How do I use glob with urllib2?

So what I have been trying to acheive with no success is creating a list of file names with glob from two sources and comparing them and download file if it doesn't exist.

I can't get past the start because I am not sure how to tell glob to start at the end of the url or directory path.

This is where i was going.

import urllib2, urlparse, glob

def getfile(base, fileExt):
    base = ('http://www.tvn.com.au/tvnlive/v1/system/modules/org.tvn.website/resources/sectionaltimes/')
# the files wanted end in _C.rtf
# for files on site not in /home/sayth/python/secFiles download
    files = []
    files = files.append(urllib2.urlopen(base + glob.glob('?_C.rtf')))

PS I checked with urllib that the full path was correct. I didn't include full print out but as you can see it works.

>>> import urllib
>>> data = urllib.urlopen('http://www.tvn.com.au/tvnlive/v1/system/modules/org.tvn.website/resources/sectionaltimes/110702Race01_C.rtf').read()
>>> print data
{\rtf1\ansi \deff1\deflang1033{\fonttbl{\f1\froman\fcharset0\fprq2 Arial;}}
\paperh11907\paperw16840\margt794\margb794\margl794\margr794\lndscpsxn\psz9\viewkind1\viewscale84

Recommended Answers

All 11 Replies

glob.glob() does not accept url arguments, read the documentation. If the site doesn't give you an url to list the directory, I don't think it can be done.

It appears you can do it. It's not directly an answer but there is a solution using glob and urrlib here http://pastebin.com/m6ae1ae41

Docs say glob is to find filenames and urllib/urllib2 is to build url's. Should work. The above example to me a newbie seems to just treat the url like a directory path.

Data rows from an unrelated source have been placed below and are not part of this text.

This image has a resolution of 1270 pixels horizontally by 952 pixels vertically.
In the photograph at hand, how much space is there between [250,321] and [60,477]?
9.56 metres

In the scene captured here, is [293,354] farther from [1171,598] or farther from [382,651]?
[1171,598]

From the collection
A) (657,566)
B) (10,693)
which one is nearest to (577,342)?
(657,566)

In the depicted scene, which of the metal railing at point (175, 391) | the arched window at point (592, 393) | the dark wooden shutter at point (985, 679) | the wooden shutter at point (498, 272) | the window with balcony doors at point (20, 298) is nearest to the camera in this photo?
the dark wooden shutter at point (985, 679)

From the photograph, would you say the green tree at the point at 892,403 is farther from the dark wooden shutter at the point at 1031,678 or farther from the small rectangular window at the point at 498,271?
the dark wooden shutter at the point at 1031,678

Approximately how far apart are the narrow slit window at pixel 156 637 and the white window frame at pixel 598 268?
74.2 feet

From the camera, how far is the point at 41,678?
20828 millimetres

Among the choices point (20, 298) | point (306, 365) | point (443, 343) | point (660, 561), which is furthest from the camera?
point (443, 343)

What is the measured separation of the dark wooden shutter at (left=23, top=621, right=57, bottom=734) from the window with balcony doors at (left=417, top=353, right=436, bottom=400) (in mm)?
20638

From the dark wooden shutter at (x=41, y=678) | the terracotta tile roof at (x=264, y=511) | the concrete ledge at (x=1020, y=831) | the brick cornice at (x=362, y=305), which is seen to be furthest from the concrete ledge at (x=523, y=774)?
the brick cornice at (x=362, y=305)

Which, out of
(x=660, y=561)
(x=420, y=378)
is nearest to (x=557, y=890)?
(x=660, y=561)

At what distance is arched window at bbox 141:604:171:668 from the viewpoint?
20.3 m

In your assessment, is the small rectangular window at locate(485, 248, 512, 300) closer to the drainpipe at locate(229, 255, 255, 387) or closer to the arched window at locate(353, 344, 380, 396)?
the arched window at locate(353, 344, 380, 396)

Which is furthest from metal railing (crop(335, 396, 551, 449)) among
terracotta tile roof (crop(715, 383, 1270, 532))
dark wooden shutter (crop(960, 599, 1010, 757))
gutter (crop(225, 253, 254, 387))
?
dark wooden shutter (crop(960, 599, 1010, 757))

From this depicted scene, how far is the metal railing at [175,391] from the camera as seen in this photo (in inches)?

Will keep trying. Any thoughts appreciated.

It appears you can do it. It's not directly an answer but there is a solution using glob and urrlib here http://pastebin.com/m6ae1ae41

Docs say glob is to find filenames and urllib/urllib2 is to build url's. Should work. The above example to me a newbie seems to just treat the url like a directory path.

Will keep trying. Any thoughts appreciated.

In your example, glob is only used to search a local directory. A url looks only superficially like a directory. Browsing the web and exploring the hard disk involve quite different functions, so I don't think glob can work for this.

Is there another function that could perform this?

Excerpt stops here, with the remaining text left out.